Text provided:
In 2009 she won Country Liberals pre-selection for Solomon, the marginal Labor seat that had been held by Damian Hale since the 2007 election. At the 2010 election, she won with a two-party-preferred margin of 1.75 percent from a 1.94 percent swing. She therefore became the first opposition member in the seat's history. She became the first female member of the House of Representatives to represent the Northern Territory. She also sat with the Liberal Party in federal parliament. During her first term she opposed the construction of a nuclear waste facility in the Northern Territory arguing that science, and not politics, should determine its location.

Griggs also campaigned strongly against the removal of houses from RAAF Base Darwin, championed the need for on-going support for Defence Force personnel returning home from deployment overseas and gained bi-partisan support to have 19 February, Bombing of Darwin Day, declared a National Day of Observance.

Between 2010 and 2013 Griggs was a member of three parliamentary committees: the House of Representatives Standing Aboriginal and Torres Strait Islander Affairs Committee, the Joint Standing National Capital and External Territories Committee and the Joint Select Australia's Immigration Detention Network Committee.

Griggs was re-elected with a reduced two-party margin of 1.4 percent at the 2013 election as the Coalition won government. Griggs remained a backbencher.

Griggs was one of the founding members of Riding for the Disabled NT. She is Patron of SIDS and Kids NT.

Work instruction A:
Answer these questions from the text about Griggs:
(i) Who had held Solomon since the 2007 election?
(ii) Which day gained bipartisan support to be declared a National Day of Observance?
(iii) What was Griggs's two-party margin at the 2013 election?
Work instruction B: Continue the text about Griggs from its last sentence.
The listing that comes next has nothing to do with the text about Griggs.

Collected data:
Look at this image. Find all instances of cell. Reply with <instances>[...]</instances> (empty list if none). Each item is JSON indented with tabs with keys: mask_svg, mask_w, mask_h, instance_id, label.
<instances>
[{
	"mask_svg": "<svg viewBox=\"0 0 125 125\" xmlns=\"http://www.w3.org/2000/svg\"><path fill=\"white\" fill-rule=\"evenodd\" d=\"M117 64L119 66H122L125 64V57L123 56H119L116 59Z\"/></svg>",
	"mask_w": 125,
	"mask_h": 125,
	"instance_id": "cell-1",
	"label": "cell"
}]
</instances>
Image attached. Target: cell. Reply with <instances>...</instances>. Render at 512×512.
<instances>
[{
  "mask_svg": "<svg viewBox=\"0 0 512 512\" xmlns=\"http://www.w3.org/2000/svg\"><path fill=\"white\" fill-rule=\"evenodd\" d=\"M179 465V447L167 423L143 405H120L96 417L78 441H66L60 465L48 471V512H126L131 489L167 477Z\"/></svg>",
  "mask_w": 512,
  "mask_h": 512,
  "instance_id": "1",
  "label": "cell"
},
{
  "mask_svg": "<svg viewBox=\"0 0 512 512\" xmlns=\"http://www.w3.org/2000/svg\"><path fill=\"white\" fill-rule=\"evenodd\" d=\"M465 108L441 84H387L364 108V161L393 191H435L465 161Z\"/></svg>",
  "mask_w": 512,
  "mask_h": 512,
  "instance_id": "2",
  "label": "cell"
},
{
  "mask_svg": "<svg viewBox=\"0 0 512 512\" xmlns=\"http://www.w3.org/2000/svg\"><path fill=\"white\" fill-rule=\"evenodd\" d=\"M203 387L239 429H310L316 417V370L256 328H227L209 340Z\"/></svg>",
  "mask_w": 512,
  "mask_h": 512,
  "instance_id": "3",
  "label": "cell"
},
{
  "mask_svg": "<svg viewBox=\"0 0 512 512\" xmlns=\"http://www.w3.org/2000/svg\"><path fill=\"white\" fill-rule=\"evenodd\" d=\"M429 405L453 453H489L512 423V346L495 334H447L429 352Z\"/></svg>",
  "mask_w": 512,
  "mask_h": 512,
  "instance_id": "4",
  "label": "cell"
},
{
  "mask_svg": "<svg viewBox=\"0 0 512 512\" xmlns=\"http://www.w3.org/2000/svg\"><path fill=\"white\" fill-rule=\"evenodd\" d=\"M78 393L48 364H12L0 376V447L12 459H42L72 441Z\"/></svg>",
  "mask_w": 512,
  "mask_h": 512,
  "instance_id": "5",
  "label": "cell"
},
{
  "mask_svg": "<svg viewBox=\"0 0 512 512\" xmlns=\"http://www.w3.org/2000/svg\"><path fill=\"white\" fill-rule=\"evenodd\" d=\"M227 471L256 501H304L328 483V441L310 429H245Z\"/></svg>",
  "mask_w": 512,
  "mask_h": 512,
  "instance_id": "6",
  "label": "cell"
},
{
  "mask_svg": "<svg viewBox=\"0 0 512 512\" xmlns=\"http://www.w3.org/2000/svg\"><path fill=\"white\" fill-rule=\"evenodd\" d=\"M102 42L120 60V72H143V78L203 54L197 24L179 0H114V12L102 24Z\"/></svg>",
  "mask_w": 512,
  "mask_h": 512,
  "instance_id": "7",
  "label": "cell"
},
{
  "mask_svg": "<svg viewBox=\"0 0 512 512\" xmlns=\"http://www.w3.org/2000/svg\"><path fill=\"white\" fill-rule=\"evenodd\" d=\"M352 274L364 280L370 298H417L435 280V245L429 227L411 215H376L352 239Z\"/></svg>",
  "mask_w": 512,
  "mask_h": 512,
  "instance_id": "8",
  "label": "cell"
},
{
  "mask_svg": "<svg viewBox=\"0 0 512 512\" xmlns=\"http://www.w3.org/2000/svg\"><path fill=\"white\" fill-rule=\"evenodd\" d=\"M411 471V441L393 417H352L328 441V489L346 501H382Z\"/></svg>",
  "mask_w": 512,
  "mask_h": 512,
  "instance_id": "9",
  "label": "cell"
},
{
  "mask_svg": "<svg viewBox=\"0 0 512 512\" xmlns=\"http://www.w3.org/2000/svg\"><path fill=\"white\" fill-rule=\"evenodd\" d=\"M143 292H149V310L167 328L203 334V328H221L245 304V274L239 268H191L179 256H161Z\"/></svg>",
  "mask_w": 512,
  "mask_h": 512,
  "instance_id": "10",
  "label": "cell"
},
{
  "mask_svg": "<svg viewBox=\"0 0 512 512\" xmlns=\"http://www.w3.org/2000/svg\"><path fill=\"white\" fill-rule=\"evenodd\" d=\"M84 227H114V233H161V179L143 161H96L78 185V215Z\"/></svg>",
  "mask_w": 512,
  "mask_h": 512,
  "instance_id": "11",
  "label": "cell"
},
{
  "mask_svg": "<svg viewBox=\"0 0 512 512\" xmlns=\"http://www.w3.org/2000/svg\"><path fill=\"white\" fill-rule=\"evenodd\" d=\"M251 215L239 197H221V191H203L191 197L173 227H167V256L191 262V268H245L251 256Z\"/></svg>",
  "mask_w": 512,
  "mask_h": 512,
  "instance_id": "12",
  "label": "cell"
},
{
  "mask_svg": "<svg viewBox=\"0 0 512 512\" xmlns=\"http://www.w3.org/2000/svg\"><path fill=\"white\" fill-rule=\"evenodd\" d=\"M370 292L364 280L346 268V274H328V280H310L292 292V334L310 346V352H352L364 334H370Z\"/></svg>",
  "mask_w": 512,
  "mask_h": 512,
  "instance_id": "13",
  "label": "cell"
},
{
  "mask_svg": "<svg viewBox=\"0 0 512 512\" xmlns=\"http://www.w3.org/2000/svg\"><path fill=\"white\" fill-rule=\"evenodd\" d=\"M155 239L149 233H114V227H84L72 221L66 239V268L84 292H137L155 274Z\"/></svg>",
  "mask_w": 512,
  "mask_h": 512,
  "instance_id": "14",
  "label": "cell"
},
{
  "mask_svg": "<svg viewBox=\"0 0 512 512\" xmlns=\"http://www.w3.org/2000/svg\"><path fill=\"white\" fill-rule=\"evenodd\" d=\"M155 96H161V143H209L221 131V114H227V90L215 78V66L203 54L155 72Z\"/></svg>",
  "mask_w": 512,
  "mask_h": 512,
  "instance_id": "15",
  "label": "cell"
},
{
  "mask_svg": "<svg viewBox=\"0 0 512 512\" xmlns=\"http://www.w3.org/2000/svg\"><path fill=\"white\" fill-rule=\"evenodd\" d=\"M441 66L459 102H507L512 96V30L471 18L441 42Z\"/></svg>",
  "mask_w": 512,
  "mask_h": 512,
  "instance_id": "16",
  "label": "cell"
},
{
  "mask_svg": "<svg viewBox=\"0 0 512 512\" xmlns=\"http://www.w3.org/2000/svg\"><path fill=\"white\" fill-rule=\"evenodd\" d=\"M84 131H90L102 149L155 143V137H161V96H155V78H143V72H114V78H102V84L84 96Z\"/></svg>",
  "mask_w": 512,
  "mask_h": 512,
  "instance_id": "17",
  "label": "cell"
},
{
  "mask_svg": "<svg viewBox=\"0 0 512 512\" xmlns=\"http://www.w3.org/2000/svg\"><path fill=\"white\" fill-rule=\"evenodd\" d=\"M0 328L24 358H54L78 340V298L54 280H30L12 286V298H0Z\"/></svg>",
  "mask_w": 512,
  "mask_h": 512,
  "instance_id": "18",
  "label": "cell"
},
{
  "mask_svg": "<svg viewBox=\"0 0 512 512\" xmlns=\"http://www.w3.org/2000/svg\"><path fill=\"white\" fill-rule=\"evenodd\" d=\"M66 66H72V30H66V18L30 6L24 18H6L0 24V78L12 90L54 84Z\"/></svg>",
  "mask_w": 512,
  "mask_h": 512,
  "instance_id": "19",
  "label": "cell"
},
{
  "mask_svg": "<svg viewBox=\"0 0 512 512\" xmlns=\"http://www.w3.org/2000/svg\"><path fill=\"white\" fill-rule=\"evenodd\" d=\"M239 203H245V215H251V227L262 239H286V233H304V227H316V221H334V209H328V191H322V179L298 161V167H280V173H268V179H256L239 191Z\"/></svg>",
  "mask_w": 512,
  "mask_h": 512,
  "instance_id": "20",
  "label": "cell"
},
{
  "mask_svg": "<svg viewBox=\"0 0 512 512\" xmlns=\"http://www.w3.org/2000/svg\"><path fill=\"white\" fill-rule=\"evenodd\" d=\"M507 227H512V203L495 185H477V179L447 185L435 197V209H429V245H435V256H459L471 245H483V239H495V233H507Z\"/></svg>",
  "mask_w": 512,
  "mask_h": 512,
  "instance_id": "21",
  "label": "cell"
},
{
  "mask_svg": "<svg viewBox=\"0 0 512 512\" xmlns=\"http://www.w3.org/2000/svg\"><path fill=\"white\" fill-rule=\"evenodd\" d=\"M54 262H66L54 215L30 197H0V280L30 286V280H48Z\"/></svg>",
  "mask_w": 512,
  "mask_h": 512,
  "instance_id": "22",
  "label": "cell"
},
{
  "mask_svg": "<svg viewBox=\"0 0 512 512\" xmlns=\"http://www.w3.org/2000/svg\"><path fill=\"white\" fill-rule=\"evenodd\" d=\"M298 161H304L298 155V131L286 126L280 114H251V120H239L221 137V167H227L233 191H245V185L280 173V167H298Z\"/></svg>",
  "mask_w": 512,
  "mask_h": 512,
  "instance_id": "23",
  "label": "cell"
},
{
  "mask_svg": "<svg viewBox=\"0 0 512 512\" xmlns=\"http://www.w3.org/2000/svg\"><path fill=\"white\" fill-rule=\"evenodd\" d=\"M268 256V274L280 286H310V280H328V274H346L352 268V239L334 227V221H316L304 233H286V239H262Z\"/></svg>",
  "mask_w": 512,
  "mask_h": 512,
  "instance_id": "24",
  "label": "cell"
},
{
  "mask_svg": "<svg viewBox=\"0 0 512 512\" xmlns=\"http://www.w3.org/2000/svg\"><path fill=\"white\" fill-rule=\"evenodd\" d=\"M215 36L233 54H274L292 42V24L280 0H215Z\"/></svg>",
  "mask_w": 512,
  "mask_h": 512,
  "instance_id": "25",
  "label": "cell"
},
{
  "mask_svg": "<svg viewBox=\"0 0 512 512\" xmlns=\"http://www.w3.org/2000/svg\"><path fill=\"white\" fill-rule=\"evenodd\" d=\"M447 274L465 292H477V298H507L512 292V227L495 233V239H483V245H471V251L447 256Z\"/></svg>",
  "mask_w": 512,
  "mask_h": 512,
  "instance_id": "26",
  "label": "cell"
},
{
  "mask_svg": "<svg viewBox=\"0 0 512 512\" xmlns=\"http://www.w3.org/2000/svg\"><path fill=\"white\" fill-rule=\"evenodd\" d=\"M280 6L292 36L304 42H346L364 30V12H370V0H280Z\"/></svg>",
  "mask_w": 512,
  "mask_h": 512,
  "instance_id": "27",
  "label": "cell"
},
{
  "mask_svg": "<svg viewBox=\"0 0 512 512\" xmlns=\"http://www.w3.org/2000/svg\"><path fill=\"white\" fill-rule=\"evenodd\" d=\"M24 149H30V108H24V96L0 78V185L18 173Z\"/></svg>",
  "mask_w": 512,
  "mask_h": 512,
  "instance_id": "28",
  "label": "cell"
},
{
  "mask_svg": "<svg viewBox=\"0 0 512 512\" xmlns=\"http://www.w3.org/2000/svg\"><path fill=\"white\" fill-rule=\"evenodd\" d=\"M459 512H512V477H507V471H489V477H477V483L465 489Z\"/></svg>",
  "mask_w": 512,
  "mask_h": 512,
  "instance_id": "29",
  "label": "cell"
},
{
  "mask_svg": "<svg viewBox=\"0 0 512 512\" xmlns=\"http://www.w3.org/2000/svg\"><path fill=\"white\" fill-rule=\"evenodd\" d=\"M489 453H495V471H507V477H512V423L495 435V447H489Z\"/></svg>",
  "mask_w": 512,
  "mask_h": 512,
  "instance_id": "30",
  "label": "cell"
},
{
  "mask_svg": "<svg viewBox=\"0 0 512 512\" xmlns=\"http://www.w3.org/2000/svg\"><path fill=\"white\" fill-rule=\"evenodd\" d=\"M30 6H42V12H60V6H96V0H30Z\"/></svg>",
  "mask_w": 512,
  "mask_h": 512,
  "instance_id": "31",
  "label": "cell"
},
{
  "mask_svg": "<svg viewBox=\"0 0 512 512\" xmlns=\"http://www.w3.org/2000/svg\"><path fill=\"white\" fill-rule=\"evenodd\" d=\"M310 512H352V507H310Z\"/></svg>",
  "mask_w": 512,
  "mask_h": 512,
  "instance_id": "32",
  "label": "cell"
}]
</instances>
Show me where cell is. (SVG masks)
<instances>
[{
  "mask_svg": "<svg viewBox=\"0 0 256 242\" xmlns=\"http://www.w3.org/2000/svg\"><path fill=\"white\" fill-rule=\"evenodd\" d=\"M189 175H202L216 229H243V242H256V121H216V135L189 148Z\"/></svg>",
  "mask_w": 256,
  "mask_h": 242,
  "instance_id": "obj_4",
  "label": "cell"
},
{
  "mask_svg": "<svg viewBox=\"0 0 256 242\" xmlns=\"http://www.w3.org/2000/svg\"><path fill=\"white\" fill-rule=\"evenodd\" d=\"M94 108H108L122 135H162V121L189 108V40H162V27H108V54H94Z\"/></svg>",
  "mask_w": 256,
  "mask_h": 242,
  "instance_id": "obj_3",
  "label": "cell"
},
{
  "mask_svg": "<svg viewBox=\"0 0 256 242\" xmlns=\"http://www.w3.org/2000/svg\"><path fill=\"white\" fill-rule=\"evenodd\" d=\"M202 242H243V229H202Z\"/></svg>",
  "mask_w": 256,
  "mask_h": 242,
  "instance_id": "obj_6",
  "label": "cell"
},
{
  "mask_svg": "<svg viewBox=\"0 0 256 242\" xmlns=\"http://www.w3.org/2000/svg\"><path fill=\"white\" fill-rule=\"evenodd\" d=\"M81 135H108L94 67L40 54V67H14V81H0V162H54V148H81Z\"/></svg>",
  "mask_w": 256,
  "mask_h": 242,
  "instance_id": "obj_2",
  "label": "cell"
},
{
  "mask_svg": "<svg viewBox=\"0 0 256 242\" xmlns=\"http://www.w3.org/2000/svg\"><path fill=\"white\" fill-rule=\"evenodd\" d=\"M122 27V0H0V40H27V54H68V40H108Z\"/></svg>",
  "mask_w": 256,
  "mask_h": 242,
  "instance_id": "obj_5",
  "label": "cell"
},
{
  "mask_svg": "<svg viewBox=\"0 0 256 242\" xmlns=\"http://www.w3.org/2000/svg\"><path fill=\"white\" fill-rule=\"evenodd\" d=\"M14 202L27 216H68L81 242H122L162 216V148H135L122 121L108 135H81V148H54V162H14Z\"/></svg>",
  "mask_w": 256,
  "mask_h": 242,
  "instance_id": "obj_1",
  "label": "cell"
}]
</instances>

Response A:
(i) Damian Hale
(ii) 19 February, Bombing of Darwin Day
(iii) 1.4 percent

Response B:
Griggs was a supporter of Liberal Party leader and Prime Minister Tony Abbott and supported the latter in the party's leadership spill against him in September 2015. After Abbott was ousted and replaced by Malcolm Turnbull in the spill, Griggs said that Turnbull now had her loyalty as she was "very loyal" to her leader, and "it doesn't matter who the leader is".

===2016 election===
Griggs made national headlines two weeks out from the 2016 election after physically taking exception to being filmed on a smartphone at a public local community event. The footage, widely published since, showed Griggs approaching the smartphone user and appearing to act in what was described as a "hostile" and "aggressive" manner, telling the smartphone user to "don't video me!" shortly before appearing to make direct contact with the owner's device which was reported to have hit the ground. Griggs claimed that she was the victim of a "union set-up."

A MediaReach seat-level opinion poll in Solomon of 513 voters conducted 22−23 June during the 2016 election campaign unexpectedly found Labor heavily leading the Liberals 61–39 on the two-party vote from a large 12.4 percent swing.

At the election, Griggs was heavily defeated by her 2013 Labor opponent, Luke Gosling, at the 2016 election held on 2 July, with Gosling defeating Griggs on a 56–44 two-party vote from a 7.4 percent swing—in both cases, historic Solomon records.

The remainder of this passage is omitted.